DOCUMENT -
We wished we'd skipped Palermo and had longer to explore these spectacular, baroque towns in the south east. I did visit the Duomo di San Giorgio in Ragusa, but I didn't find a place where I could see the blue glass of its cupola properly.

I took a photo of the lovely marble flags on the floor, though, patinated, smoothed with age. But not the dome.
Regrets regrets... 


Beautiful, old floor


More regrets that we had to by-pass Syracusa altogether. 
'Idiots!' I hear you cry.
I know. 
We'll just have to go back.

I had to content myself with photographing a poster outside the tourist office in Modica


We left Sicily the next day, after staying in a little coastal resort nestled under the fuming Mount Etna.
No one seemed in any way bothered by the funnel of wispy smoke emanating from its peak.
I suppose it does that all the time. 

I was conscious of giving it a wary glance or two as we drove north towards the Messina ferry.
You just never know, with volcanoes.


Mt Etna smoking quietly to itself


(My hopes for more dancers on the return journey had been dashed when the In-Charge spotted a newspaper article reporting that the dancers were celebrating the ferry's 50th anniversary. We were lucky to be aboard that day.)

But our regrets were tinged with anticipation too.
We had booked the lovely hotel on the beach at Fiumicello for our last two nights in Italy.
Quite frankly, we needed some down-time after over 2000 km, and before the 5 hour drive to Rome for our flight home. 
We couldn't think of a better place to relax.
And I couldn't wait to be lulled to sleep by the sound of the sea below our balcony



The sea below our balcony

This is the final part of our trip to Italy.
You can read part 4 here: Tango-ing to Messina
Part 3: Amalfi: The Road More Travelled 
Part 2: Sipping Limoncello in Sorrento
Part 1: See Naples and Die 

Thursday 5 November 2015

Tango-ing to Messina

Italy 4


We drove the length of the Calabrian coast after leaving the glorious cliff-top towns, hairpin bends and incredible views of Amalfi.
It was a lovely journey.
I'd looked for a place to stay half way to the toe of Italy, and came up with Maratea, a tiny seaside town that the Romans have taken to, apparently, as a weekend retreat.
I'm not surprised. It was just what we were looking for.

DATA PROVIDED -
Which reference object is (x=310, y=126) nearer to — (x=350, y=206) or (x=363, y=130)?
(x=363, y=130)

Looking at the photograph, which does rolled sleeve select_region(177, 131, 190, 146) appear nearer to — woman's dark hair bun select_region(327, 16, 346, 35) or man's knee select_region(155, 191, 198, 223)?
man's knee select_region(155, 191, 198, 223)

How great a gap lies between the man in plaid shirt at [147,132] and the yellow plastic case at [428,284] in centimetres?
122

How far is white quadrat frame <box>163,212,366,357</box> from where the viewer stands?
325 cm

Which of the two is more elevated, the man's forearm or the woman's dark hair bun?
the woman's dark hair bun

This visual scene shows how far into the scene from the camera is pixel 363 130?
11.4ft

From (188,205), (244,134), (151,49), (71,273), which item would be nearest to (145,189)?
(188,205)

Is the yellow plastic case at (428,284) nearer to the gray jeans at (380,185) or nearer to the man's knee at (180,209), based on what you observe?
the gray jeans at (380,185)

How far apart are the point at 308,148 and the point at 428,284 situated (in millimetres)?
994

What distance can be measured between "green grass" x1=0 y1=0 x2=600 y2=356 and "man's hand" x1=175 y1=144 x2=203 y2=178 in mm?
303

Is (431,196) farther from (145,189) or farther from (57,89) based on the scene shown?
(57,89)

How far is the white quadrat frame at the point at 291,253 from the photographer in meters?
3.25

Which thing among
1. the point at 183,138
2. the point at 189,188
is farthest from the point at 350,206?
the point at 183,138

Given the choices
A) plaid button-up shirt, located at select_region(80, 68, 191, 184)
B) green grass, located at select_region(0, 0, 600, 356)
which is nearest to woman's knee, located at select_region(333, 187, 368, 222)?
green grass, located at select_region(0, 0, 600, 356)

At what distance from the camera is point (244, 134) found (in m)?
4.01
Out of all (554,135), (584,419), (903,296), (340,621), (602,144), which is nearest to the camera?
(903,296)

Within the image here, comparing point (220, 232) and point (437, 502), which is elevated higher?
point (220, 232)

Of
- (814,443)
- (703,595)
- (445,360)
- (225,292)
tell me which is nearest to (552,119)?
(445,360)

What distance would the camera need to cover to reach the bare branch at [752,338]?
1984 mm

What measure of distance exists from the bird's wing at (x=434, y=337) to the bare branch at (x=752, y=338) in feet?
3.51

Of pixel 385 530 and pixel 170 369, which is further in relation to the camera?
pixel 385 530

--

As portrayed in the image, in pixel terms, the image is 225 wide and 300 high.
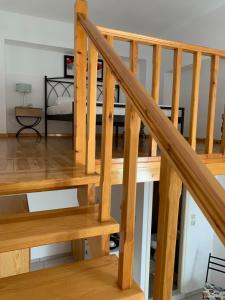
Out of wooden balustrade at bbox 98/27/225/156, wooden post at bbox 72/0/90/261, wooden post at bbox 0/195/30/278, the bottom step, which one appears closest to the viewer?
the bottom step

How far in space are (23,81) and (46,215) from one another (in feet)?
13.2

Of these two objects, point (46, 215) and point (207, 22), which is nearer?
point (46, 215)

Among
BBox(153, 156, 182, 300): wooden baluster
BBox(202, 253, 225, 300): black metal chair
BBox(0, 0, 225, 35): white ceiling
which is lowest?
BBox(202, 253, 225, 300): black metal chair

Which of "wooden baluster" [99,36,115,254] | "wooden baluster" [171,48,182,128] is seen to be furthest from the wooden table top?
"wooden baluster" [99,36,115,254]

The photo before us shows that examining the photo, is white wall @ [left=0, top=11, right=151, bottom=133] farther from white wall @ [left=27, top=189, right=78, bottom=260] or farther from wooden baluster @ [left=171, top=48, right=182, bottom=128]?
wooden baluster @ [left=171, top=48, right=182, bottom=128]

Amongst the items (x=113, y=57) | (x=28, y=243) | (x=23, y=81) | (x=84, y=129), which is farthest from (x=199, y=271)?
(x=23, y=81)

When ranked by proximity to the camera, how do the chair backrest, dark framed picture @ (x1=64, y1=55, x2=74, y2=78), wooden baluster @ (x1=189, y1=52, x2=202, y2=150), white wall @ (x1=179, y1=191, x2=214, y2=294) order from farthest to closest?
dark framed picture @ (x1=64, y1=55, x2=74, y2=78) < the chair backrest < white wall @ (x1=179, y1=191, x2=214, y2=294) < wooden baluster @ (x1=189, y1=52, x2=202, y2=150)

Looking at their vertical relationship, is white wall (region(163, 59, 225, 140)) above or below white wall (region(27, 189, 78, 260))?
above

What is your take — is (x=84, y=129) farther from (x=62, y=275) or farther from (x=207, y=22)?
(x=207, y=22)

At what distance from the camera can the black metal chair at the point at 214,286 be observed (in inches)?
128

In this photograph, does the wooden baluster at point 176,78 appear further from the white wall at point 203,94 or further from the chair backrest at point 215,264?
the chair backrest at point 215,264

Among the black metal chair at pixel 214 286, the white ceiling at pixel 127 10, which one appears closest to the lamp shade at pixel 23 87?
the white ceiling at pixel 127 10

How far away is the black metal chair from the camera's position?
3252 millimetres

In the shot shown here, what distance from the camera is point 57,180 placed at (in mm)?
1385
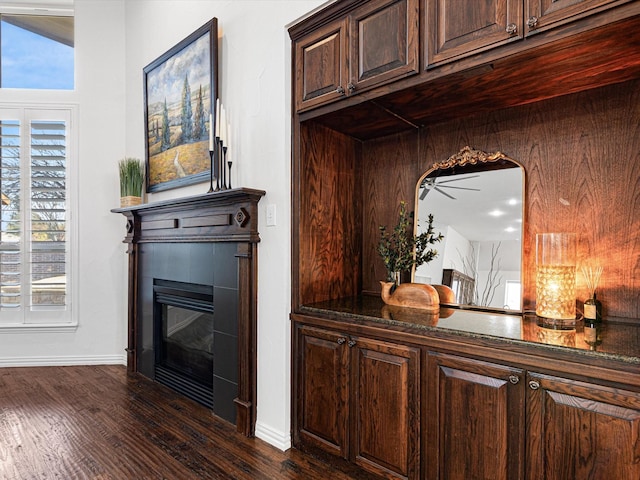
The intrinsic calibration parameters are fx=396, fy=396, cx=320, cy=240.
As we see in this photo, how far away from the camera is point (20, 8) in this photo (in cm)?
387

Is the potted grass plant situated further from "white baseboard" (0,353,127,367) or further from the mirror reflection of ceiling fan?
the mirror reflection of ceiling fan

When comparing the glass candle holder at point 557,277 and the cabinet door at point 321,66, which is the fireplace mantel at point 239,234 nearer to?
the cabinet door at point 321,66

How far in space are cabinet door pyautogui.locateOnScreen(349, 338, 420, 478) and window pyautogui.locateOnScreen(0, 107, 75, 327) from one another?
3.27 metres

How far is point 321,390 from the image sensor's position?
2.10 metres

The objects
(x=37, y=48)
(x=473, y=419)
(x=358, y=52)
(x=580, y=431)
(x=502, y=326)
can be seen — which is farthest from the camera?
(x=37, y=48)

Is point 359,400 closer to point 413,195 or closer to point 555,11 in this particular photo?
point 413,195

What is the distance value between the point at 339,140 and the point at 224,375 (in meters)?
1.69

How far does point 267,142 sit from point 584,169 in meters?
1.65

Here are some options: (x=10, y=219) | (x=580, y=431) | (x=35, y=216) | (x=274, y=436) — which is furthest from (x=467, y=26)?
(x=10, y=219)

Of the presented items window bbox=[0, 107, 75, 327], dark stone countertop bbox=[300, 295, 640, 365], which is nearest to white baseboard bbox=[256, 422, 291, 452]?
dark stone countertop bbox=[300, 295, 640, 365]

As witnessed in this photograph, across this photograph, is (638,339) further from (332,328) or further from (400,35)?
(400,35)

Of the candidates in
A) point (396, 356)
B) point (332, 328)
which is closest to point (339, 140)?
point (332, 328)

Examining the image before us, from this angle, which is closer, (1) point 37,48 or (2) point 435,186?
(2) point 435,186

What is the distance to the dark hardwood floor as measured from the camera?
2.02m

TASKS TO CARRY OUT -
[1] Pick out each line of the entries that contains the word "millimetres".
[2] Write what comes next in the Italy travel post, picking up right after its last sentence.
The Italy travel post and the entries have no connection to each other.

RESULTS FOR THE EXERCISE -
[1]
How far apart are the point at 308,148 and the point at 428,284 situated (in millimetres)?
3252 millimetres

[2]
The harbour at Maratea


An iconic hill-top town, a winding, 5km road down to sea level and the tiny, original harbour, with a newer marina a short distance along the coast. We stopped for a drink in the old harbour. It was a sweltering afternoon - in the high 30s again. The harbour reminded us a little of places that we have loved elsewhere. We would probably have been happy to stay there, but the tiny town was deserted, half the world was still having a siesta, and we couldn't see a hotel or B&B that was open.



The old harbour at Maratea



Instead we drove round the corner and found Fiumicello, with it's little bay, village spread down the hillside, and a hotel on the beach.
Heaven.


Settebello, the hotel on the beach. The Redentore on top of the mountain is huge



We went for a swim, sat and watched the sun set over the sea from our balcony, and later drove up the mountain to eat in the hill-top town. From the streets of the town we could see up to the floodlit Redentore high, high above us. It is a massive statue of Christ on the actual peak of the mountain. Apparently it is second in size only to the one in Rio de Janeiro.



The beach in front of the hotel



We watched the sun go down sitting on our balcony


I think we'd have happily stayed at Settebello for the rest of the week, but Sicily was calling, so the next day we headed for the Calabrian coast - mile after mile beside a cobalt and turquoise sea, with an unbroken beach that stretched to infinity. For once we didn't mind Angelica's choice of route.
We stopped in a little town called Diamante - well, you'd have to, wouldn't you! - and, feeling distinctly less than glamorous, I went in search of a hairdresser.
I found an empty salon (as worrying as an empty restaurant!) but an elderly chap appeared from nowhere before I could back out onto the street, and - assuring me that of course he catered for ladies, ushered me to a basin. I left him to it and emerged half an hour later, if not with quite my usual hairstyle, at least with shining, coiffed locks.

We bought a map (trusting Angelica was going to take time), had a drink overlooking the sea and headed off again for Reggio Calabria and the Messina ferry.
On the way, the traffic got less and less, the road got better and better and we saw beautiful landscapes, forest fires, yet another traffic accident (we saw six in our meagre 11 days) and miles and miles of ocean. Also lots of mile-high grass of some sort - possibly the Japanese Knotweed of Italy. It is everywhere.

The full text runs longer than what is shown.